◆ **WHAT TO DO**
Transcribe the data that follows without changing a word, and omit the pictures.

◆ **THE DATA**
──────────

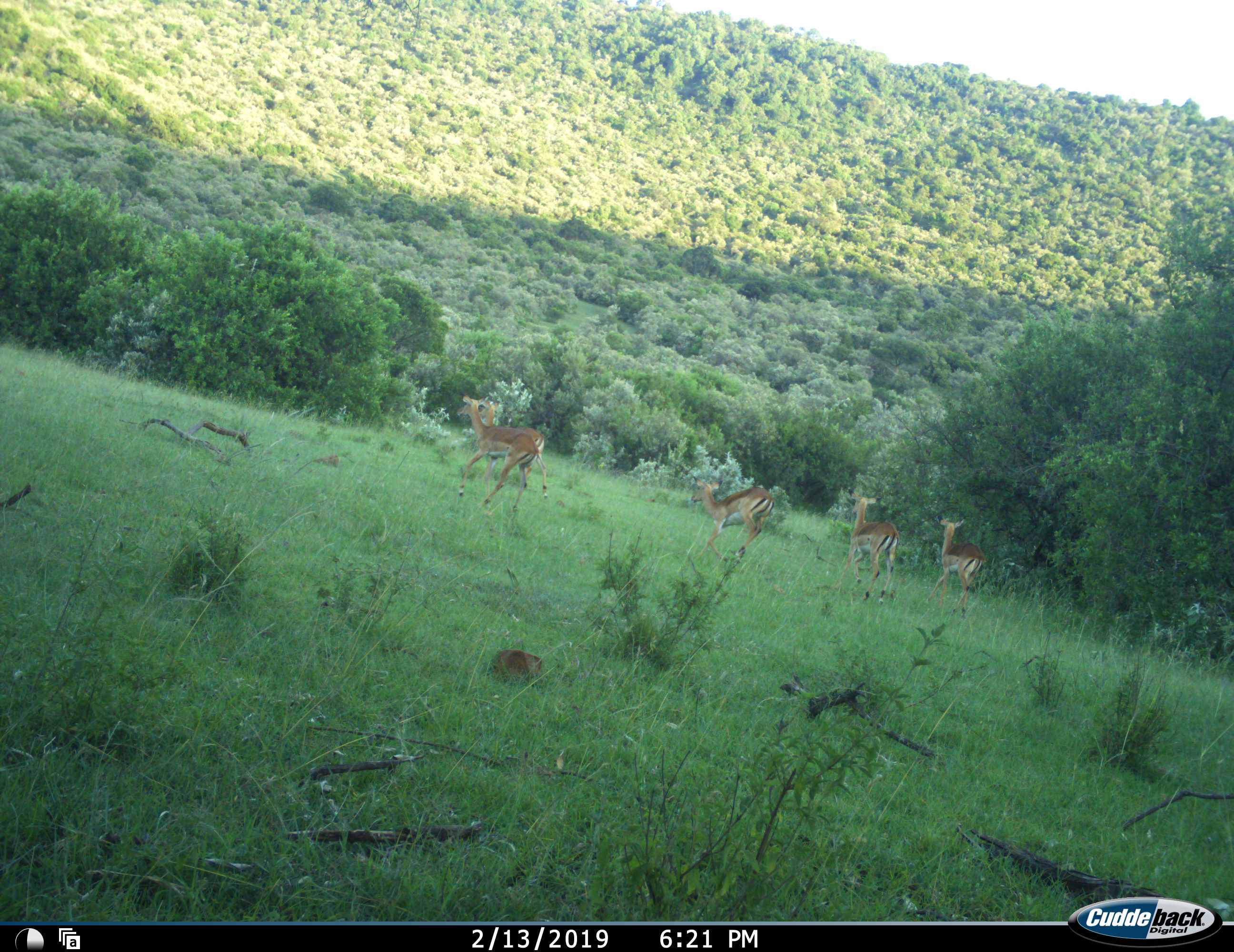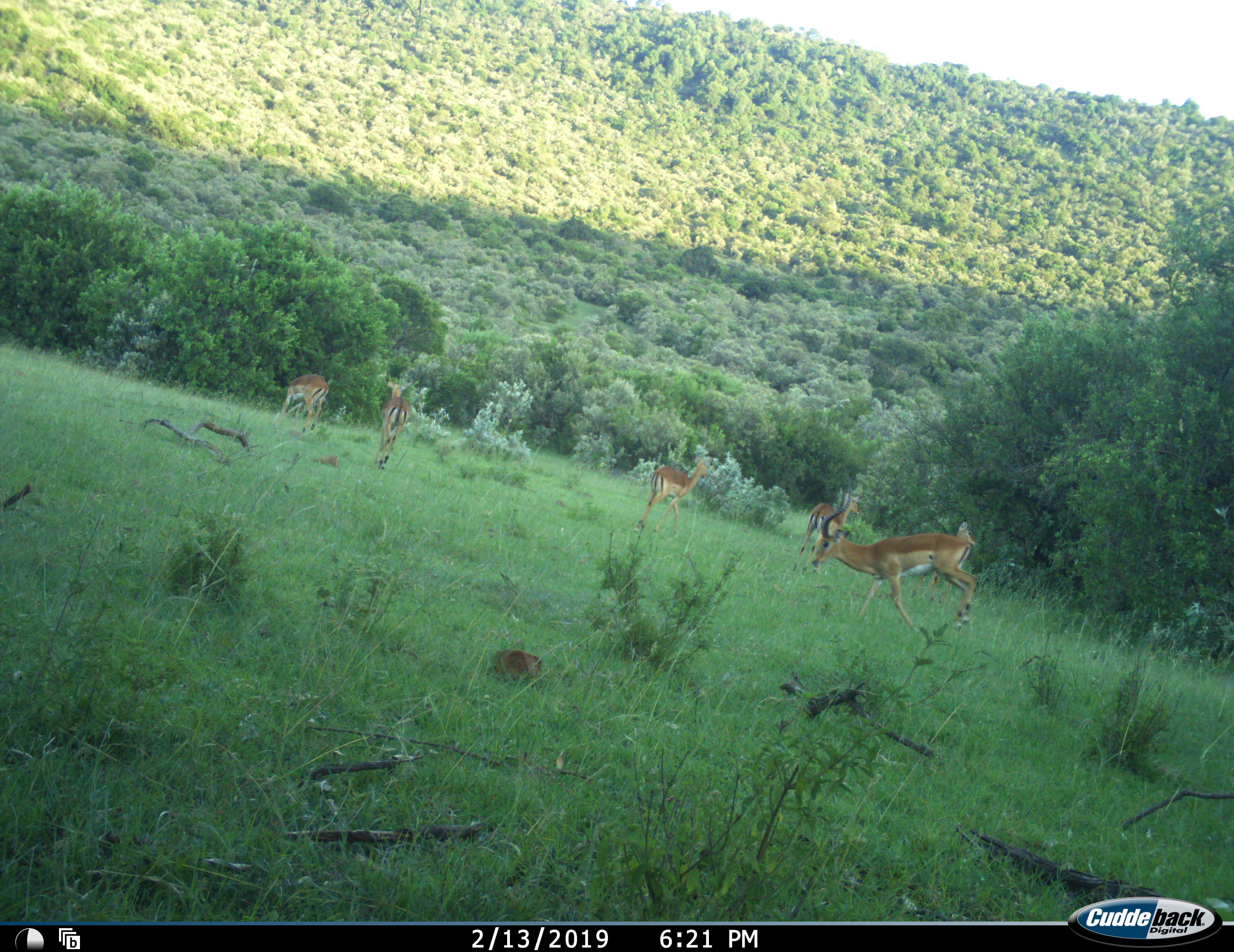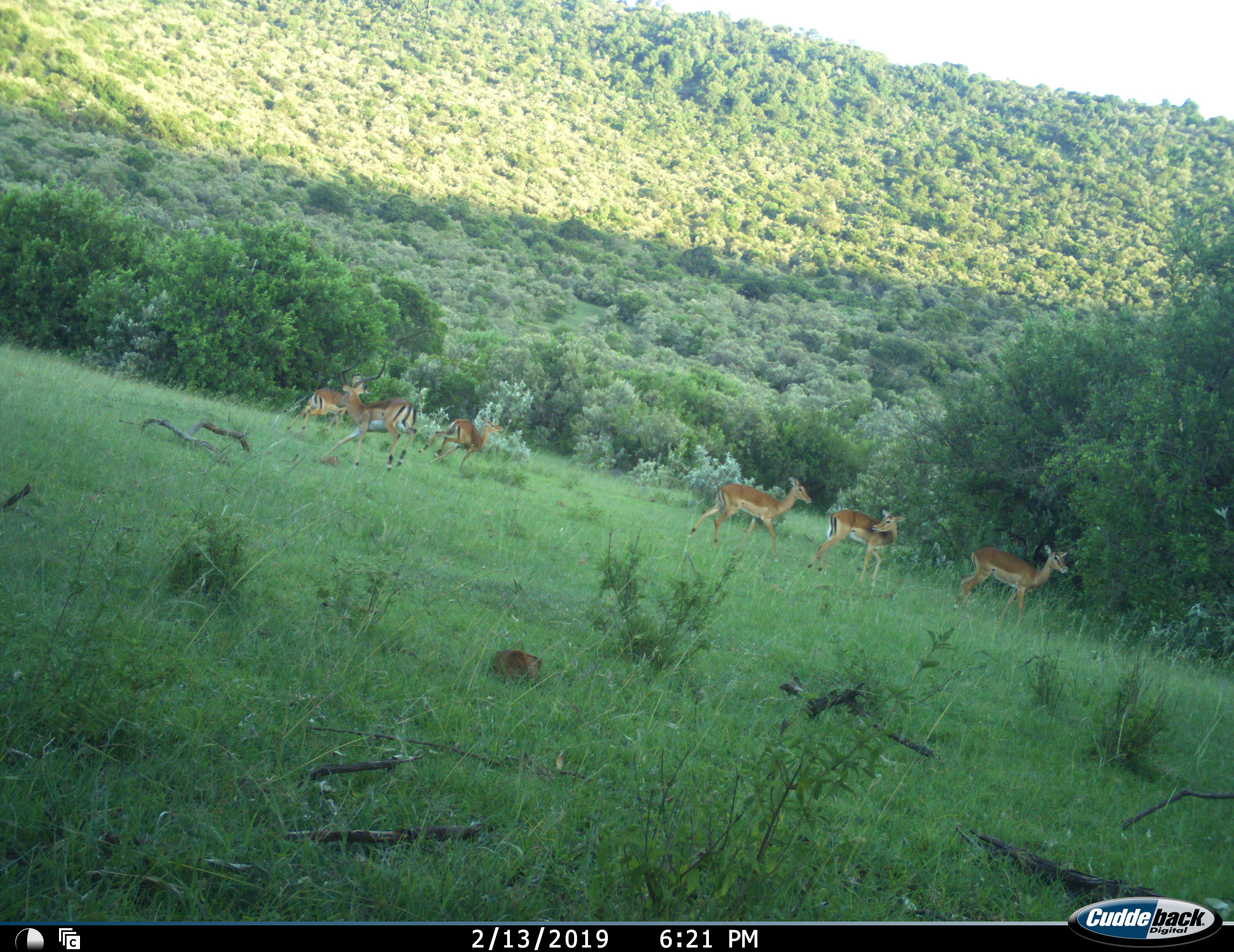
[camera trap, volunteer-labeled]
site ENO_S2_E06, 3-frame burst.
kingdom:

──────────

◆ **SOLUTION TO THE PROBLEM**
[camera trap, volunteer-labeled]
site ENO_S2_E06, 3-frame burst.
kingdom:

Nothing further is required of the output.